====== EXCERPTED TEXT ======

My performance 'Cyber Horse and I' was created for the touring group show 'What do we Want?' when it was shown in An Gailearaí in Co Donegal. The performance was filmed and photographed by Jacqui Devenney Reed in March 2025.
Jill Gibbon, Bernadette Hopkins, Eoin Mac Lochlainn, Manal Mahamid, Miriam McConnon and Tom Molloy. Curated by Olivier Cornet.
To begin, a quote from Antonio Guterres, the Secretary General of the United Nations:
“Peace is needed today more than ever. War and conflict are unleashing devastation, poverty and hunger, and driving tens of millions of people from their homes.”
This group exhibition is a response to the increasingly dangerous geo-political situation in the world today. It features the work of five artists: Jill Gibbon, Eoin Mac Lochlainn, Manal Mahamid, Miriam McConnon and Tom Molloy. Performance artist Bernadette Hopkins from Donegal was invited to make a contribution to the theme of the exhibition.

======

# TASK 1
Copy the entries word for word, from the line containing "Category: bus" to the line containing "[533,217,604,273]".

====== DATASET ======

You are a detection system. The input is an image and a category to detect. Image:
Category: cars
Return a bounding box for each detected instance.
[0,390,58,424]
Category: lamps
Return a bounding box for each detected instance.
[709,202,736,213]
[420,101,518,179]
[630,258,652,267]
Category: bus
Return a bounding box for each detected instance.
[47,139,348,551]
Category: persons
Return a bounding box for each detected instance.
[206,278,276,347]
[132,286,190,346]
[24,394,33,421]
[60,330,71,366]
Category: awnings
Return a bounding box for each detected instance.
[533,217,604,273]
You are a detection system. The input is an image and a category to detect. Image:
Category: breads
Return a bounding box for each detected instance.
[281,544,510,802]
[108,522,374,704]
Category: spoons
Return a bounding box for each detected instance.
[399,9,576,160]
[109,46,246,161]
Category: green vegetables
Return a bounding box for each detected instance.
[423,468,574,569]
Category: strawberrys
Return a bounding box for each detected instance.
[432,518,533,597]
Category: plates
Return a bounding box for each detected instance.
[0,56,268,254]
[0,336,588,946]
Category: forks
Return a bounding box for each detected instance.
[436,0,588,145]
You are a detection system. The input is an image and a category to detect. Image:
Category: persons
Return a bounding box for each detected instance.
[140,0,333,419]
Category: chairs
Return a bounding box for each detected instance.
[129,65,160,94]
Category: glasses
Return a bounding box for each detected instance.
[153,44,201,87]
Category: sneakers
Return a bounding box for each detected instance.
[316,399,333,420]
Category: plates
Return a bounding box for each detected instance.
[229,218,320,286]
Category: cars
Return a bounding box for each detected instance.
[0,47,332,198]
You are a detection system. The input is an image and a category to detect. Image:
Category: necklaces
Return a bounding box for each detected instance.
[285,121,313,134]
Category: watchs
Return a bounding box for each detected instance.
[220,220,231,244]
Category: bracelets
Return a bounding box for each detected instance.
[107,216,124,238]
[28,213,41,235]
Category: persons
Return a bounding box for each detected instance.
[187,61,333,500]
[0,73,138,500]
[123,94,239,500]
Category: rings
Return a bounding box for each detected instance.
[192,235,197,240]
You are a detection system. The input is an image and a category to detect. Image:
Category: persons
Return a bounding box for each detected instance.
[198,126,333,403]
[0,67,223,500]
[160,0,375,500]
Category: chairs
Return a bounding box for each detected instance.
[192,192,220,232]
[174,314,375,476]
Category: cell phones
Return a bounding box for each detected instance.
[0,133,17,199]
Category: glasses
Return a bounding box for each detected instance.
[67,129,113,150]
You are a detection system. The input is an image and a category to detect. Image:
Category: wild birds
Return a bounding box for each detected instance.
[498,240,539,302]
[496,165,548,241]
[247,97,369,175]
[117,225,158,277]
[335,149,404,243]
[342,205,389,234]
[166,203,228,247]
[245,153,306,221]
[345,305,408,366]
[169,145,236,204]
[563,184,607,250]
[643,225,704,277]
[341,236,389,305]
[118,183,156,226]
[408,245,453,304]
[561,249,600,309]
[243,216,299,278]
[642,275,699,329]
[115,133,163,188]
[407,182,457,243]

======

# TASK 2
Continue the text about the "What do we Want?" exhibition after its last sentence.

# TASK ANSWER 1
Category: bus
Return a bounding box for each detected instance.
[47,139,348,551]
Category: persons
Return a bounding box for each detected instance.
[206,278,276,347]
[132,286,190,346]
[24,394,33,421]
[60,330,71,366]
Category: awnings
Return a bounding box for each detected instance.
[533,217,604,273]

# TASK ANSWER 2
‘What do we want?’ is a mixed-media exhibition that includes painting, film, photography and sculpture. Each artist presents work that reflects a personal and creative response to current geo-political threats. Overall, the exhibition is one that promotes a dialogical rather than didactic approach to answering the question what do we want? The work on show forms an arc that connects early 20th Century conflicts to the present day wherein war, through the faux respectability of the international arms trade, is exposed as a commodity.
Jill Gibbon, a UK-based artist, makes the point that to stop wars, we must address the arms trade. In this exhibition, the artist shows a selection of work she made in-situ at international arms fairs in Paris and London. Disguised as an arms trader, she draws attendees and collects ephemera from the stalls. Her pretence as a respectable businesswoman is a metaphor for the facade of respectability in the industry. Her sketchbook drawings presented as a concertina reveals the hidden truth. The exhibition will also include a selection of ‘gifts’ given away to attendees of these fairs. To quote Gibbon “Nothing conveys the chilling priorities of the arms trade as clearly as its marketing”.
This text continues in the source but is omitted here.